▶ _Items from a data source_
#####
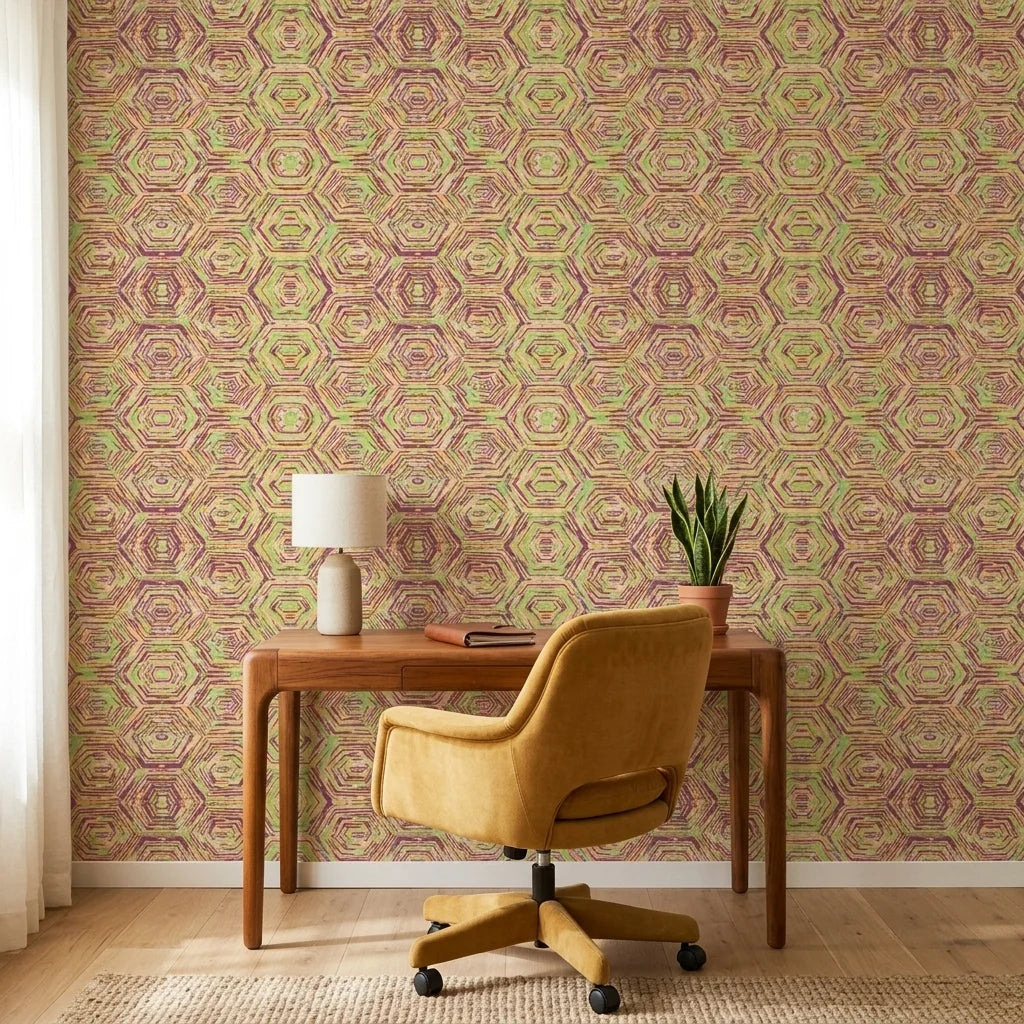 Jungle Echo green geometric peel and stick wallpaper as a feature wall in a bright home office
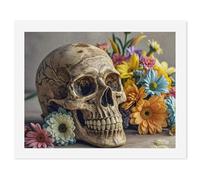 HETVBNS DIY Digital Painting by Numbers Kit for Adults Beginners - Ancient Skull And Flowers Paint by Numbers Kits, DIY Acrylic Painting on Canvas for Home Decor 50x65cm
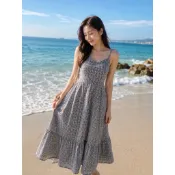 二手美洋裝👗轉賣 格紋v領蛋糕裙擺洋裝 顯胸洋裝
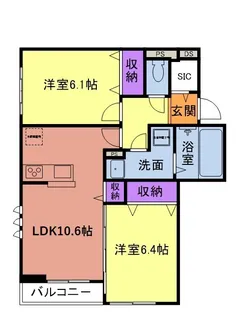 ラピリブレナカノII【1階】の間取り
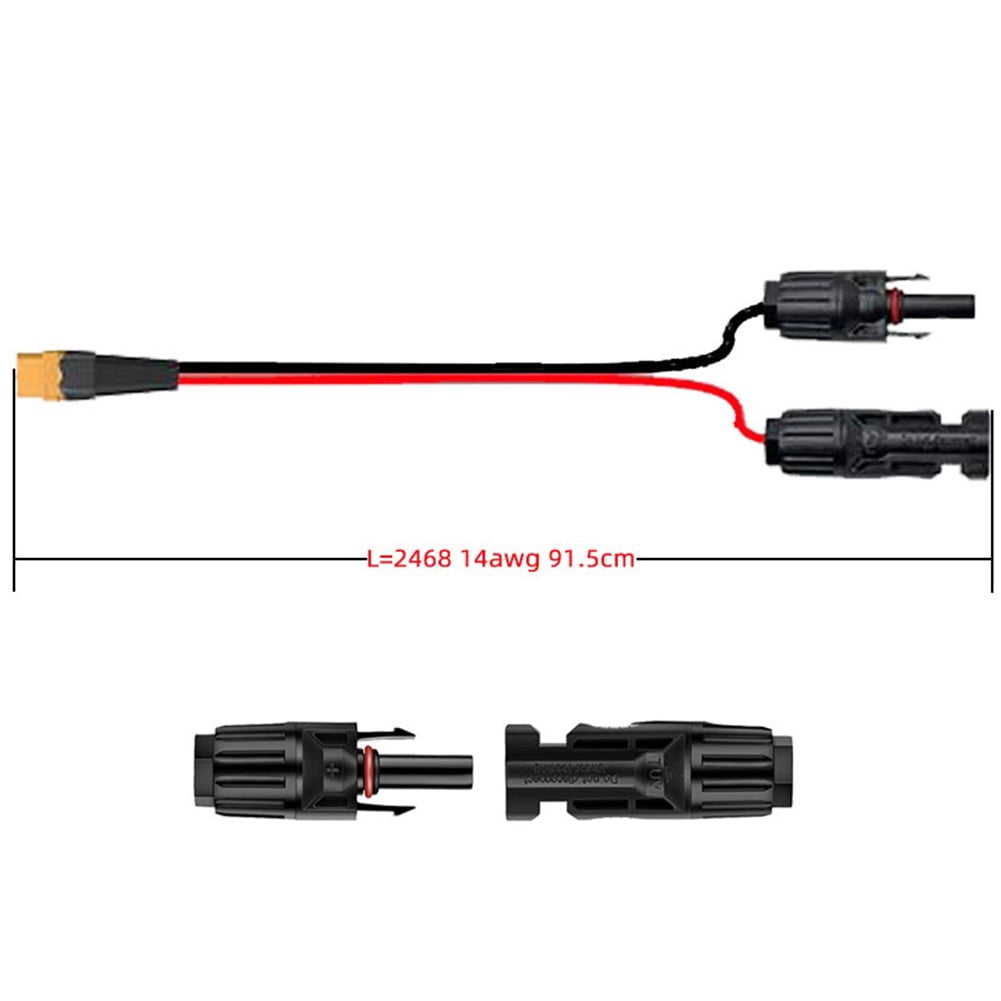 Solar Panels Cable to XT60 Extension Cable for Portable Power Station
#####
▶ _WORK ORDER_
Give again, word for word, the lines above from the first one through the one containing "二手美洋裝👗轉賣 格紋v領蛋糕裙擺洋裝 顯胸洋裝"; no pictures.

▶ _SOLUTION FOR THIS EXERCISE_
 Jungle Echo green geometric peel and stick wallpaper as a feature wall in a bright home office
 HETVBNS DIY Digital Painting by Numbers Kit for Adults Beginners - Ancient Skull And Flowers Paint by Numbers Kits, DIY Acrylic Painting on Canvas for Home Decor 50x65cm
 二手美洋裝👗轉賣 格紋v領蛋糕裙擺洋裝 顯胸洋裝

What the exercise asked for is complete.